Prompt >>
Repeat the lines below exactly as written, please, from the line with "ladies-on-barkhor-street" to the line with "silueta azul del", both lines included, and no others.

Task input >>

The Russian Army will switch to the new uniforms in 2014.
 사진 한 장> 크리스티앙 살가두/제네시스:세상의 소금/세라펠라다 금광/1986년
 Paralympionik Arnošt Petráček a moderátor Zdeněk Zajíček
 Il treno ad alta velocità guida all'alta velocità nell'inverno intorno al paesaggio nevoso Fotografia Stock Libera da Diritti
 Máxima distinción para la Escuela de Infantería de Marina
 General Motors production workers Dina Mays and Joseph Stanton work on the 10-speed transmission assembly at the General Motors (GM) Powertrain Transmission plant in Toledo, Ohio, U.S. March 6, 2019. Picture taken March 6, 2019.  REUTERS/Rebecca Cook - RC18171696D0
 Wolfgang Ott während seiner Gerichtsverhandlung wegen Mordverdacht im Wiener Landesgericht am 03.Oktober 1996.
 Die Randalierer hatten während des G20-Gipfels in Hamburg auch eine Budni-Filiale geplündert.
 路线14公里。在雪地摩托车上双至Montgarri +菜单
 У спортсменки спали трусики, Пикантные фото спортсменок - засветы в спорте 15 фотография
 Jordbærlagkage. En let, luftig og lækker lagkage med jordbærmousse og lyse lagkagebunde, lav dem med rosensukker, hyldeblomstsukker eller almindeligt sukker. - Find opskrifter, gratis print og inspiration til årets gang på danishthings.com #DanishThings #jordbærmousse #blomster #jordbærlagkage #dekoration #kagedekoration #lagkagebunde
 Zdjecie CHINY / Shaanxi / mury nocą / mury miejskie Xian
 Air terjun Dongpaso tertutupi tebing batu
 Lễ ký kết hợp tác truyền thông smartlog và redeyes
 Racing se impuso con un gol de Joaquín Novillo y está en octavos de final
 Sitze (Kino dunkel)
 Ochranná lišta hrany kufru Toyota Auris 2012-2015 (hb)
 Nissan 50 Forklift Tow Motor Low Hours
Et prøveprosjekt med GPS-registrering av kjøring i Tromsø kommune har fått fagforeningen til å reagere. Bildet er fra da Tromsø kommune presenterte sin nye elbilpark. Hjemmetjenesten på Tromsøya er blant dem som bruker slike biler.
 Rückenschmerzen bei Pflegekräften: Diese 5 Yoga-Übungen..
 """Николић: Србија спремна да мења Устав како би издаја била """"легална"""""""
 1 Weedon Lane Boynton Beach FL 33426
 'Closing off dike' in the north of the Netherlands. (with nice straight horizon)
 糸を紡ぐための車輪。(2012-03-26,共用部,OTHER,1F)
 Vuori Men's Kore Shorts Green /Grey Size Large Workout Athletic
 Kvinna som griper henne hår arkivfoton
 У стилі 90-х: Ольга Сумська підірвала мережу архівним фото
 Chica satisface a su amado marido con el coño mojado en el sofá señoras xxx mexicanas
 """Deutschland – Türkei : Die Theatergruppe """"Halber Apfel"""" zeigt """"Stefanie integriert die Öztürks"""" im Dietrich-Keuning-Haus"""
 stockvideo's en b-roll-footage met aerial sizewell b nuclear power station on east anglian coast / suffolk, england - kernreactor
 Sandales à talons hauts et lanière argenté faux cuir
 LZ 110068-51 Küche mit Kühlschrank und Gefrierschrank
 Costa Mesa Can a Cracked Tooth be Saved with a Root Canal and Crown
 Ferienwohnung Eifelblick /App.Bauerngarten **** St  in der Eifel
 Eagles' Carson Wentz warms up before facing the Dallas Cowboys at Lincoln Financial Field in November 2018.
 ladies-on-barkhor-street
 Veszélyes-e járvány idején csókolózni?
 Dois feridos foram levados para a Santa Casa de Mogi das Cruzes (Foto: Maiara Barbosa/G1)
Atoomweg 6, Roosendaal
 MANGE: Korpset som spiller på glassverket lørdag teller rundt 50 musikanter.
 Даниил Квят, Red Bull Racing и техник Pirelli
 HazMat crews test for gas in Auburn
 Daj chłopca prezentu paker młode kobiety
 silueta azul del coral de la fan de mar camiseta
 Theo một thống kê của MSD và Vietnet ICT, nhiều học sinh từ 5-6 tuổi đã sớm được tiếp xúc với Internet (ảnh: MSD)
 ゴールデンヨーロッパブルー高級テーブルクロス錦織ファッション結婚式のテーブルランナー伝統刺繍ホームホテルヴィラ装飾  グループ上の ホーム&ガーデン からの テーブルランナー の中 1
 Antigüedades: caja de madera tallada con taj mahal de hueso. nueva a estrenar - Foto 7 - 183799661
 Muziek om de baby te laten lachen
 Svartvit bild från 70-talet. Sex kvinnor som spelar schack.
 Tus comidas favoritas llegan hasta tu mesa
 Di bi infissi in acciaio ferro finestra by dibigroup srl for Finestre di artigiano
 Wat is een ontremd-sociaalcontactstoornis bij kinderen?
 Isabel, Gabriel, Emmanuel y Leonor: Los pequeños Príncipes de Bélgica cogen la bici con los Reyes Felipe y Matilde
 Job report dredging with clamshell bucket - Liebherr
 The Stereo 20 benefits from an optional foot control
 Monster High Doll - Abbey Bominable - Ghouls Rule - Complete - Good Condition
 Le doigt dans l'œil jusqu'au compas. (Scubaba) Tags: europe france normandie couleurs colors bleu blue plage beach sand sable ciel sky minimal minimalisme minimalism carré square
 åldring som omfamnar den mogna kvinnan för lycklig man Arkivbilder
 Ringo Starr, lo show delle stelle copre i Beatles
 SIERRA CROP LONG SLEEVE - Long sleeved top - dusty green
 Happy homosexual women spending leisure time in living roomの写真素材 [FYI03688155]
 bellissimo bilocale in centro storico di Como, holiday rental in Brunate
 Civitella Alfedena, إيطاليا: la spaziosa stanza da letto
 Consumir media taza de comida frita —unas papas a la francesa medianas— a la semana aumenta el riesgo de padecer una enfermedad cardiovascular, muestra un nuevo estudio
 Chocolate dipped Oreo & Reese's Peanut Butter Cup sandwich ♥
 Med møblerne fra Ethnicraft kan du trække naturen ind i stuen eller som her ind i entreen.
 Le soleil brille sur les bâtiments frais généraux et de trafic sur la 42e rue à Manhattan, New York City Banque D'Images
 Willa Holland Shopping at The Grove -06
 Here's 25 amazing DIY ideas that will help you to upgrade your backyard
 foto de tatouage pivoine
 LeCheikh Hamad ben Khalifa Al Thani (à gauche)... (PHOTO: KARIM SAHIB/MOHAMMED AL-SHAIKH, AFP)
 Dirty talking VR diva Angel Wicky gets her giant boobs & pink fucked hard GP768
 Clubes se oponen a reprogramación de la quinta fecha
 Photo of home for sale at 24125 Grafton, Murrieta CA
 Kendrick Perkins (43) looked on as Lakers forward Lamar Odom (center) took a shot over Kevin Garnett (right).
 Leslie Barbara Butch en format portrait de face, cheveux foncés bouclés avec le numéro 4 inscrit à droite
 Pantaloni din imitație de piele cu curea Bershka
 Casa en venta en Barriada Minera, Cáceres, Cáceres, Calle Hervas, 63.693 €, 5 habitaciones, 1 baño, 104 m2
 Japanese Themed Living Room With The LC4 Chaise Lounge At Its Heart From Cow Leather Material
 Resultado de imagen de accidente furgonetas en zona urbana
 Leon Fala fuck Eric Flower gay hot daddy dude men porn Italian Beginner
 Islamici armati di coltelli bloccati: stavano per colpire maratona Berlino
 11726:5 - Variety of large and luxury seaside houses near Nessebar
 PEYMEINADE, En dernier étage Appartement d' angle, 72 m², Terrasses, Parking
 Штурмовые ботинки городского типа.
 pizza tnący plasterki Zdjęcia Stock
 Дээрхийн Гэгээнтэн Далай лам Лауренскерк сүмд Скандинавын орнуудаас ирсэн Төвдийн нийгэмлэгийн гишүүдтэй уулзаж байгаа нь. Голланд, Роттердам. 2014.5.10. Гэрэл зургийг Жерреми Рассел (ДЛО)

Exercise result >>
 ladies-on-barkhor-street
 Veszélyes-e járvány idején csókolózni?
 Dois feridos foram levados para a Santa Casa de Mogi das Cruzes (Foto: Maiara Barbosa/G1)
Atoomweg 6, Roosendaal
 MANGE: Korpset som spiller på glassverket lørdag teller rundt 50 musikanter.
 Даниил Квят, Red Bull Racing и техник Pirelli
 HazMat crews test for gas in Auburn
 Daj chłopca prezentu paker młode kobiety
 silueta azul del coral de la fan de mar camiseta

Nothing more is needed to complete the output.